## Text shown

┏━━

Hydrogen silsesquioxane(s) (HSQ, H-SiO_{x}, T^{H}_{n}, H-resin) are inorganic compounds with the empirical formula [HSiO_{3/2}]_{n}. The cubic H_{8}Si_{8}O_{12} (T^{H}_{8}) is used as the visual representation for HSQ. T^{H}_{8}, T^{H}_{10}, T^{H}_{12}, and T^{H}_{14} have been characterized by elemental analysis, gas chromatography–mass spectroscopy (GC-MS), IR spectroscopy, and NMR spectroscopy.

High purity semiconductor-grade HSQ has been investigated as a negative resist in photolithography and electron-beam (e-beam) lithography. HSQ is commonly delivered in methyl isobutyl ketone (MIBK) and can be used to form 0.01–2 μm films on substrates/wafers. When exposed to electrons or extreme ultraviolet radiation (EUV), HSQ cross-links via hydrogen evolution concomitant with Si-O bond crosslinking. Recently, the possibility of crosslinking HSQ using ultrashort laser pulses through multiphoton absorption and its application to 3D printing of silica glass have been demonstrated. Sufficiently dosed and exposed regions form a low dielectric constant (low-k) Si rich oxide that is chemically resistant/insoluble towards developers, such as tetramethylammonium hydroxide (TMAH). Sub-10 nm patterning is achievable with HSQ. The nanoscale patterning capabilities and low-k of the Si rich oxide produced is potentially of broad scope of nano applications and devices.

┗━━

## Task
Answer these questions from the text on hydrogen silsesquioxane.
(a) What empirical formula does the text give for HSQ?
(b) In what solvent is HSQ commonly delivered?
(c) What developer does the text name as one that sufficiently dosed and exposed regions resist?

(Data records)
┏━━

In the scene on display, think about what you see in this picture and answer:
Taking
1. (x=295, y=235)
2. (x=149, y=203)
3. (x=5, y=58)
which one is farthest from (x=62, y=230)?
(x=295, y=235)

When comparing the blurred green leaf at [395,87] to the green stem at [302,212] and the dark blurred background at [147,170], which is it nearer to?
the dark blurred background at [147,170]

┗━━

## Reply
(a) [HSiO3/2]n
(b) Methyl isobutyl ketone (MIBK)
(c) Tetramethylammonium hydroxide (TMAH)